There were so many times when Phoebe was younger when she was forced to consider what it might be like to live life without her dad in it. In the really tough moments, when she could see just how painful it was for her dad simply to be alive, it felt almost inevitable that one day she would lose him. But he got through it. They got through it. Seeing Luca’s pain reminds her of her promise to herself to hold her family more tightly from now on. Her life might still be here in Somerset and not down with them all in Cornwall, but she needs to make space for them, not just for the odd rushed phone conversation but for proper quality time together. For swimming in the sea with her dad, watching their favourite cooking shows with her nan and having proper catch-ups with her mum over cups of tea in the kitchen.

‘Thank you. Mostly I’ve just been trying to look after Dad. They’d been together since they were teenagers, so it’s been huge for him, losing her. I just want to do what I can to help him through this.’

That curl of hair, now so familiar, falls over his left eyebrow. Phoebe shuffles slightly, the space between them shrinking to just millimetres.

‘That’s great, and he’s really lucky to have you. But you lost your mum. You’re allowed to need help too.’

He leans forward, resting his elbows on his knees and his chin in his hands, his attention down on the water.

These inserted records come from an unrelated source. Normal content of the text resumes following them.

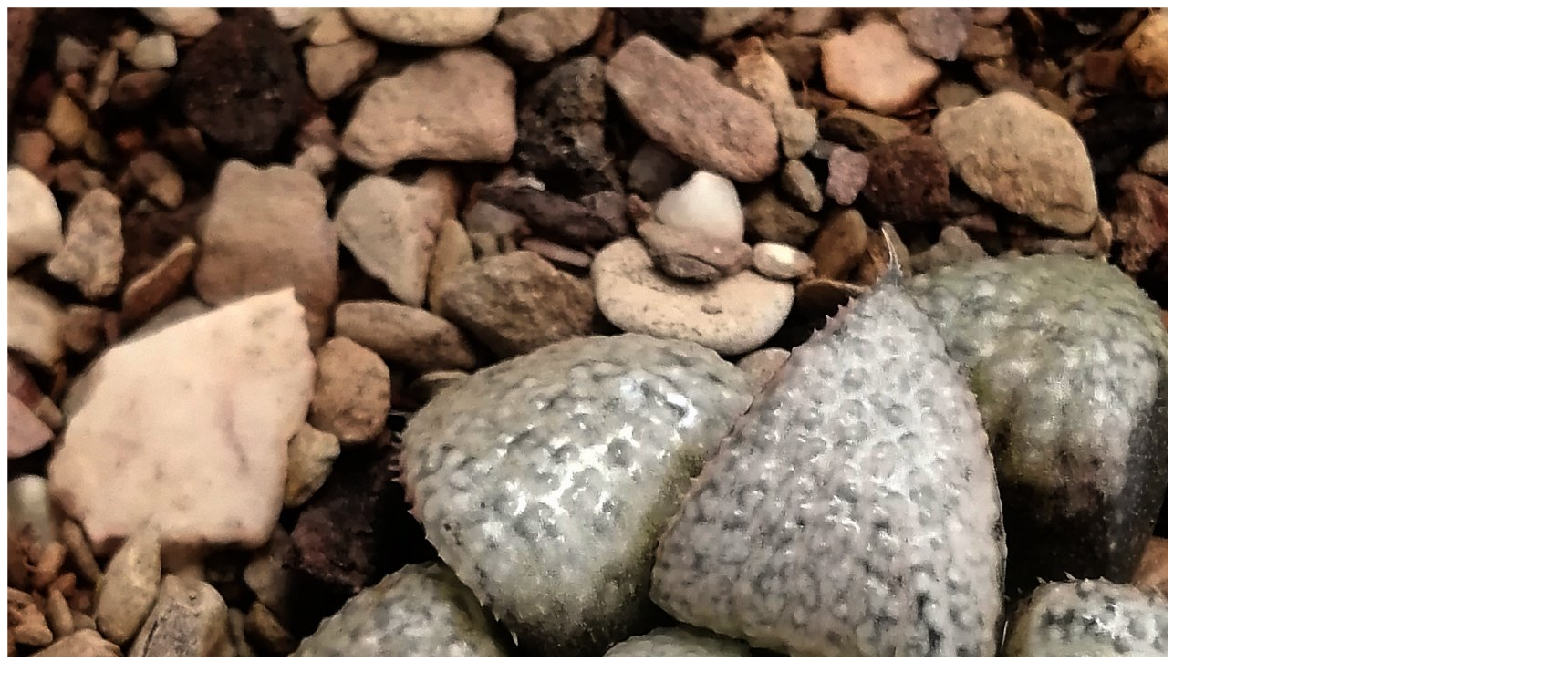

--- FILE ---
content_type: text/html
request_url: https://succulentauction.com/archive/view.php?i=01022204
body_size: 473
content:


<h2></h2><script type="text/javascript"><!--
google_ad_client = "pub-6299615711358942";
/* plant auction 300x250, created 11/19/10 */
google_ad_slot = "3704819496";
google_ad_width = 300;
google_ad_height = 250;
//-->
</script>
<script type="text/javascript"
src="http://pagead2.googlesyndication.com/pagead/show_ads.js">
</script><img src="01022204.jpg"/><P><script type="text/javascript"><!--
google_ad_client = "pub-6299615711358942";
/* plant auction 300x250, created 11/19/10 */
google_ad_slot = "3704819496";
google_ad_width = 300;
google_ad_height = 250;
//-->
</script>
<script type="text/javascript"
src="http://pagead2.googlesyndication.com/pagead/show_ads.js">
</script><div style="float:right;"><script type="text/javascript"><!--
google_ad_client = "pub-6299615711358942";
/* plant auction 300x250, created 11/19/10 */
google_ad_slot = "3704819496";
google_ad_width = 300;
google_ad_height = 250;
//-->
</script>
<script type="text/javascript"
src="http://pagead2.googlesyndication.com/pagead/show_ads.js">
</script></div><P>Name: Haworthia splendens GM 452 'Albarosa'<br />
<br />
(Limited)<br />
Size (cm): 5<br />
Origin:       vegetatively<br />
Created by:    Gerhard Marx<br />
Cultivated by: HaworthiaGems<br />
Click on thumbnail to the right for more info or images.<br />
<td colspan='1' align='center'><a href='https://desert-plants-images.blogspot.com/search/label/Haworthia%20splendens%20%27Albarosa%27' target='_blank'><img src='https://3.bp.blogspot.com/-rh7PQ8rZpdo/XRfCQL1hKuI/AAAAAAAAFYM/qUbG3_8brBItivvKcTt6sVUTx4v9RmHWQCK4BGAYYCw/s320/Haworthia%2B%2Bsuper%2Balbarosa%2B2.jpg' alt='Haworthia splendens GM 452 'Albarosa'' border='0' width='250'></a></td><br />
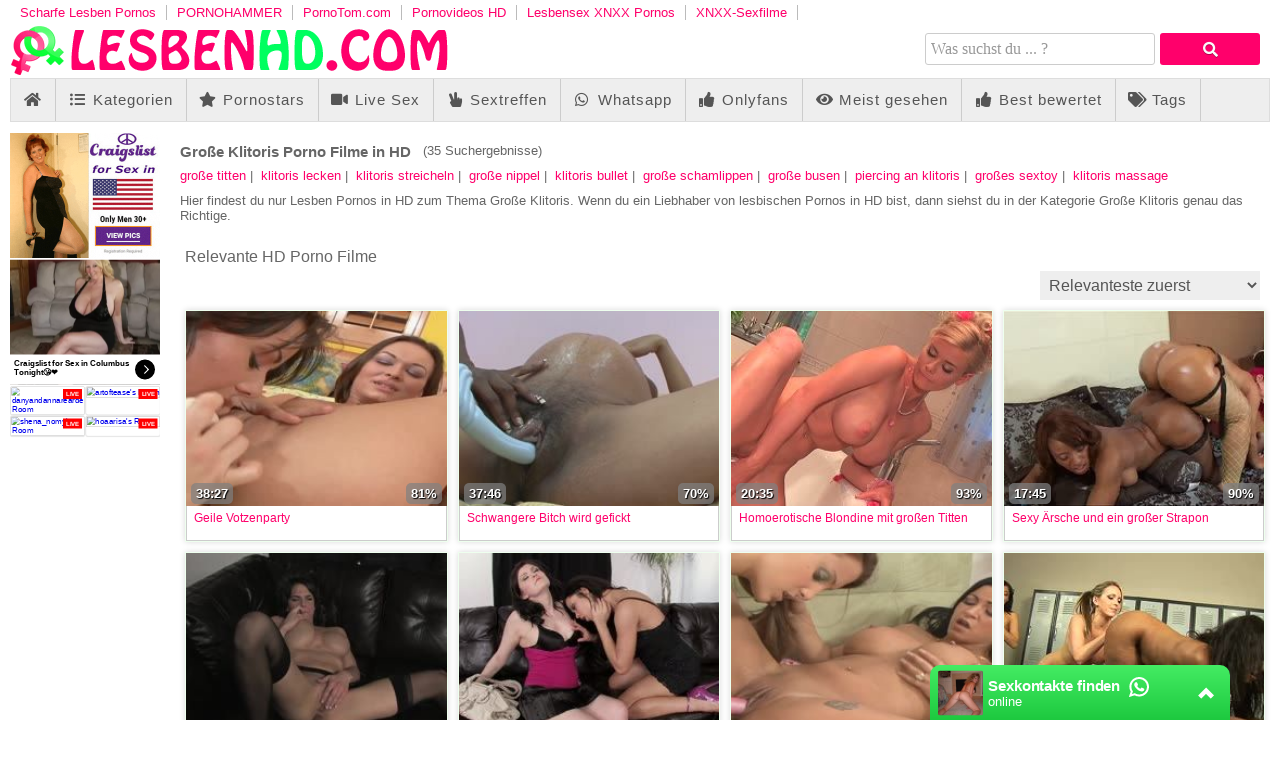

--- FILE ---
content_type: text/html; charset=UTF-8
request_url: https://yvmads.com/camnerds/b/index.php?key=20e7cbf0-8c12-487b-a545-10f8cd3e7ccb&campid=8013260&varid=3424&source=lesbenhd.com&keyword=&tags=www,lesbenhd,com,tag,grosse,klitoris&siteid=544913&zoneid=4651692&catid=508&cname=banner_CHAT_tubes&offer={offer}&cost=0.00001&tag=ordNbHPPPHNTTHNdQ45c3U11TV3TumnrttooppdK6iWVU9UrqpbXSunddU6V0rpXUUTuqmrqpmtdTVLdNZY6V0rp3TuldK6Z0rpXTOdVVNvNTPtLNdpNtnZdnPVpLtpPxLVZdvS6V325dNwdbR6h_dNPbKqyeVzpq3SuldK6V0rpXSuldNZXXNZLVdO5zpXSuldK6V0rpXSuldK6Z0rpXFj_z5KREeof3Oc77cum4Oto9Q_uldZpVrndVbXRdndntLnrtddvPPrTLbLrtm4PsA--&site=chat
body_size: 1394
content:

    <style>
       body {
           font-family: Arial, sans-serif;
           background-color: #fff;
           color: #333;
           margin: 0;
           padding: 0;
       }
       .header {
           background-color: #17202a;
           border-bottom: 3px solid #f47321;
           color: white;
           display: flex;
           justify-content: flex-start;
           padding: 15px 20px;
           font-size: 24px;
           font-weight: bold;
           position: fixed;
           width: 100%;
           top: 0;
           left: 0;
           z-index: 1000;
       }
       @media (min-width: 1025px) {
           .header {
               background-color: #0c6a93;
           }
       }
       #userList {
           display: grid;
           grid-template-columns: repeat(4, 1fr);
           gap: 1px;
           padding: 0;
           margin: 0;
           list-style: none;
       }
       .user-card {
           background-color: #fff;
           border: 1px solid #ddd;
           border-radius: 5px;
           overflow: hidden;
           box-shadow: 0 1px 2px rgba(0, 0, 0, 0.1);
           transition: transform 0.3s ease, box-shadow 0.3s ease;
           position: relative;
           display: flex;
           flex-direction: column;
       }
       .user-card:hover {
           transform: translateY(-2px);
           box-shadow: 0 2px 4px rgba(0, 0, 0, 0.15);
       }
       .container {
           position: relative;
           width: 100%;
           aspect-ratio: 4 / 3;
       }
       .user-card img {
           width: 100%;
           height: 100%;
           object-fit: cover;
           display: block;
           transition: opacity 0.2s ease-in-out;
       }
       .topright {
           position: absolute;
           top: 5px;
           right: 5px;
           font-size: 12px;
           color: white;
           background-color: red;
           padding: 3px 6px;
           font-weight: bold;
       }
       .middle-overlay {
           position: absolute;
           bottom: 30px;
           right: 5px;
           font-size: 12px;
           color: white;
           background-color: rgba(0, 0, 0, 0.5);
           padding: 3px 6px;
           border-radius: 3px;
           font-weight: bold;
       }
       .bottomright {
           position: absolute;
           bottom: 5px;
           right: 5px;
           font-size: 12px;
           color: white;
           background-color: rgba(0, 0, 0, 0.7);
           padding: 3px 6px;
           border-radius: 3px;
           font-weight: bold;
       }
       .user-info {
           padding: 10px;
           font-size: 14px;
           color: #333;
           background: #f9f9f9;
           border-top: 1px solid #ddd;
           text-align: left;
           flex-grow: 1;
           display: none;
       }
       .user-info p {
           margin: 4px 0;
       }
       .user-info p strong {
           font-size: 18px;
           font-weight: bold;
           display: block;
       }
       .tags-container {
           display: flex;
           flex-wrap: wrap;
           gap: 5px;
           margin-top: 5px;
       }
       .tag {
           display: inline-block;
           background-color: #17202a;
           color: white;
           font-size: 14px;
           padding: 4px 8px;
           border-radius: 4px;
           text-decoration: none;
       }
       .tag:hover {
           background-color: #1c2833;
       }
       @media (max-width: 1024px) {
           #userList {
               grid-template-columns: repeat(2, 1fr);
           }
       }
    </style>

    <div class="content">
        <div id="userList">            <div class="user-card">
                <div class="container">
                    <a href="https://clk.door95.com/20e7cbf0-8c12-487b-a545-10f8cd3e7ccb?campid=8013260&varid=3424&source=lesbenhd.com&keyword=&siteid=544913&zoneid=4651692&catid=508&cost=0.00001&tag=[base64]&cname=banner_CHAT_tubes&offer=danyandannarearden" target="_blank">
                        <img src="https://thumb.live.mmcdn.com/ri/danyandannarearden.jpg" alt="danyandannarearden's Room"
                             onmouseover="this.src='https://thumb.live.mmcdn.com/ri/danyandannarearden.jpg?t=' + Date.now();"
                             onmouseout="this.src='https://thumb.live.mmcdn.com/ri/danyandannarearden.jpg';">
                        <div class="topright">LIVE</div>
                    </a>
                </div>
            </div>            <div class="user-card">
                <div class="container">
                    <a href="https://clk.door95.com/20e7cbf0-8c12-487b-a545-10f8cd3e7ccb?campid=8013260&varid=3424&source=lesbenhd.com&keyword=&siteid=544913&zoneid=4651692&catid=508&cost=0.00001&tag=[base64]&cname=banner_CHAT_tubes&offer=artoftease" target="_blank">
                        <img src="https://thumb.live.mmcdn.com/ri/artoftease.jpg" alt="artoftease's Room"
                             onmouseover="this.src='https://thumb.live.mmcdn.com/ri/artoftease.jpg?t=' + Date.now();"
                             onmouseout="this.src='https://thumb.live.mmcdn.com/ri/artoftease.jpg';">
                        <div class="topright">LIVE</div>
                    </a>
                </div>
            </div>            <div class="user-card">
                <div class="container">
                    <a href="https://clk.door95.com/20e7cbf0-8c12-487b-a545-10f8cd3e7ccb?campid=8013260&varid=3424&source=lesbenhd.com&keyword=&siteid=544913&zoneid=4651692&catid=508&cost=0.00001&tag=[base64]&cname=banner_CHAT_tubes&offer=shena_nomy" target="_blank">
                        <img src="https://thumb.live.mmcdn.com/ri/shena_nomy.jpg" alt="shena_nomy's Room"
                             onmouseover="this.src='https://thumb.live.mmcdn.com/ri/shena_nomy.jpg?t=' + Date.now();"
                             onmouseout="this.src='https://thumb.live.mmcdn.com/ri/shena_nomy.jpg';">
                        <div class="topright">LIVE</div>
                    </a>
                </div>
            </div>            <div class="user-card">
                <div class="container">
                    <a href="https://clk.door95.com/20e7cbf0-8c12-487b-a545-10f8cd3e7ccb?campid=8013260&varid=3424&source=lesbenhd.com&keyword=&siteid=544913&zoneid=4651692&catid=508&cost=0.00001&tag=[base64]&cname=banner_CHAT_tubes&offer=hoaarisa" target="_blank">
                        <img src="https://thumb.live.mmcdn.com/ri/hoaarisa.jpg" alt="hoaarisa's Room"
                             onmouseover="this.src='https://thumb.live.mmcdn.com/ri/hoaarisa.jpg?t=' + Date.now();"
                             onmouseout="this.src='https://thumb.live.mmcdn.com/ri/hoaarisa.jpg';">
                        <div class="topright">LIVE</div>
                    </a>
                </div>
            </div>        </div>
    </div>
</body>
</html>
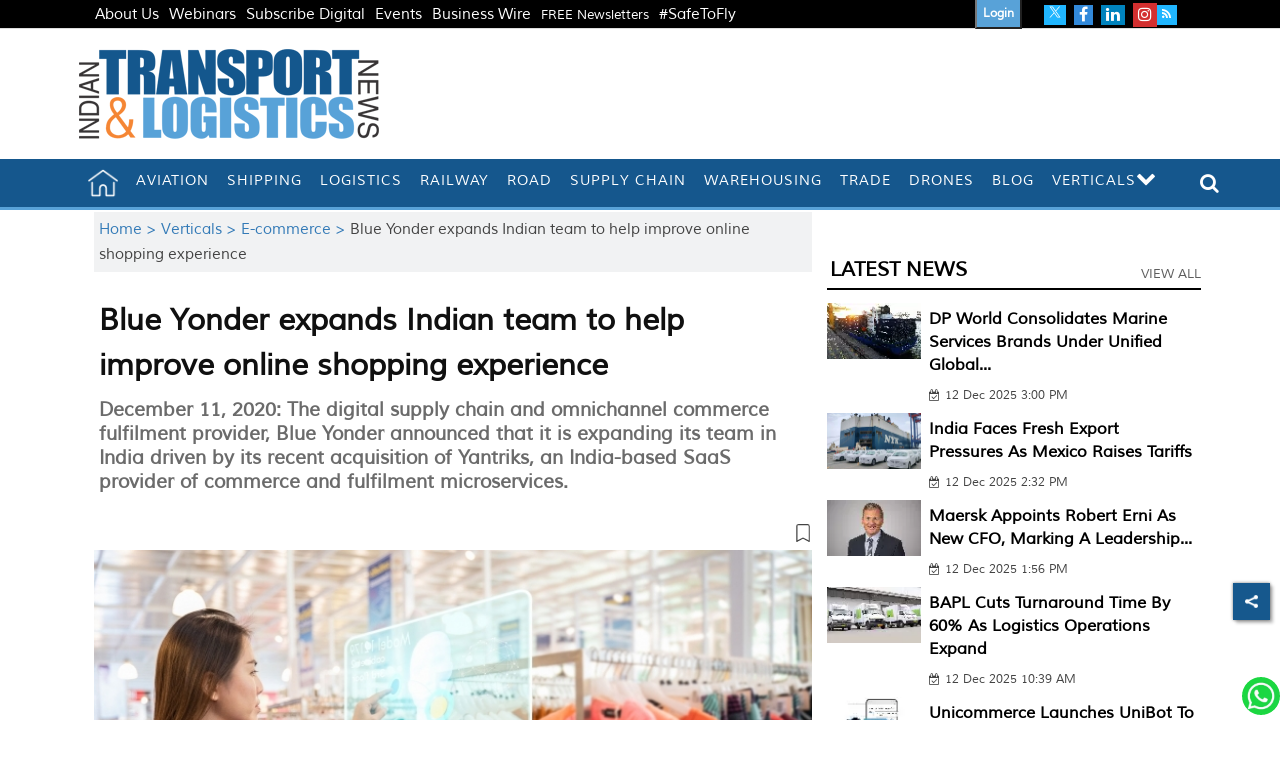

--- FILE ---
content_type: text/html; charset=utf-8
request_url: https://www.google.com/recaptcha/api2/aframe
body_size: 149
content:
<!DOCTYPE HTML><html><head><meta http-equiv="content-type" content="text/html; charset=UTF-8"></head><body><script nonce="XG0KXotBcI4e8MOMw9aNWQ">/** Anti-fraud and anti-abuse applications only. See google.com/recaptcha */ try{var clients={'sodar':'https://pagead2.googlesyndication.com/pagead/sodar?'};window.addEventListener("message",function(a){try{if(a.source===window.parent){var b=JSON.parse(a.data);var c=clients[b['id']];if(c){var d=document.createElement('img');d.src=c+b['params']+'&rc='+(localStorage.getItem("rc::a")?sessionStorage.getItem("rc::b"):"");window.document.body.appendChild(d);sessionStorage.setItem("rc::e",parseInt(sessionStorage.getItem("rc::e")||0)+1);localStorage.setItem("rc::h",'1765767027873');}}}catch(b){}});window.parent.postMessage("_grecaptcha_ready", "*");}catch(b){}</script></body></html>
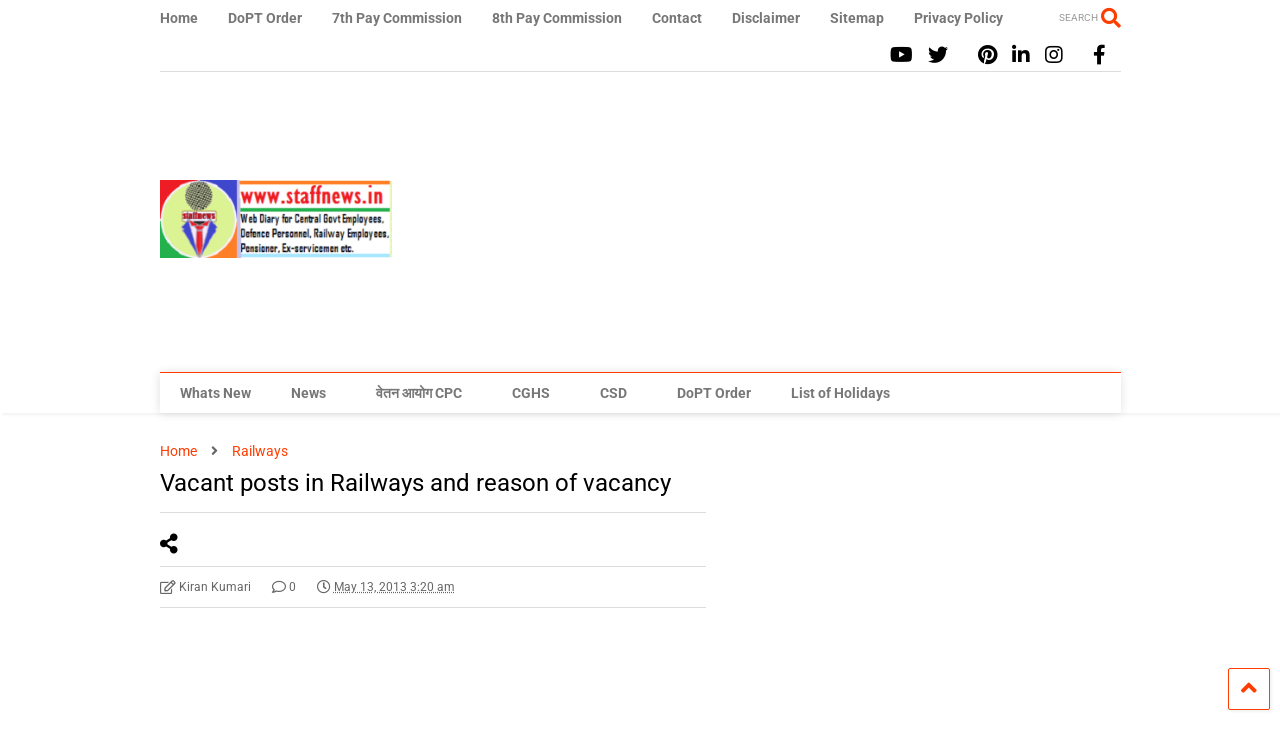

--- FILE ---
content_type: text/html; charset=utf-8
request_url: https://www.google.com/recaptcha/api2/aframe
body_size: 268
content:
<!DOCTYPE HTML><html><head><meta http-equiv="content-type" content="text/html; charset=UTF-8"></head><body><script nonce="PAU7DZoYrOdTMZs_0RS7zA">/** Anti-fraud and anti-abuse applications only. See google.com/recaptcha */ try{var clients={'sodar':'https://pagead2.googlesyndication.com/pagead/sodar?'};window.addEventListener("message",function(a){try{if(a.source===window.parent){var b=JSON.parse(a.data);var c=clients[b['id']];if(c){var d=document.createElement('img');d.src=c+b['params']+'&rc='+(localStorage.getItem("rc::a")?sessionStorage.getItem("rc::b"):"");window.document.body.appendChild(d);sessionStorage.setItem("rc::e",parseInt(sessionStorage.getItem("rc::e")||0)+1);localStorage.setItem("rc::h",'1769786334607');}}}catch(b){}});window.parent.postMessage("_grecaptcha_ready", "*");}catch(b){}</script></body></html>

‘I guess you’re right. It’s taken me a while to accept that. A friend sent me a link to a local grief support group. I wasn’t thinking of going, but maybe …’ He trails off, his eyes fixed on the water that flows beneath them. Butterflies zip about in the air, and insects land on the water every now and then, causing the tiniest of ripples before moving off again. It still looks beautiful here, even with everything they now know about the place.

‘I think that sounds like a great idea.’ She gives him a sideways glance, taking in his shifting, thoughtful expression. ‘You might inspire me to get help with my drinking. I haven’t had a drink in a while, but still, maybe I could do with talking to someone about why I turn to it when I’m stressed. Jesus, a mental health nurse who uses alcohol as a coping mechanism … Alcohol is literally a depressant. I, of all people, should know that.’

‘Your job comes with a lot of pressure,’ he says. ‘I wouldn’t be surprised if there are lots of other people in your profession who do the same or similar.’

Phoebe wonders for the first time if it’s true. So much of her work is done alone, out and about in the community with her patients. She doesn’t spend much time with other nurses, other than her boss, Mel, who, come to think of it, does always look exhausted. It sparks something in Phoebe’s mind. But she pushes it away to turn so she is fully facing Luca.

‘I’m sorry about earlier. I shouldn’t have left like that. Things with my ex are very, very much over.’

‘And this?’

He gestures between them.

She takes a steadying breath.

‘I like to think it’s just getting started?’

As they reach for one another, the trees above them dip their branches down into the water, making it feel as though it’s just the two of them in the world, as if this place is theirs and all its problems have for a moment disappeared.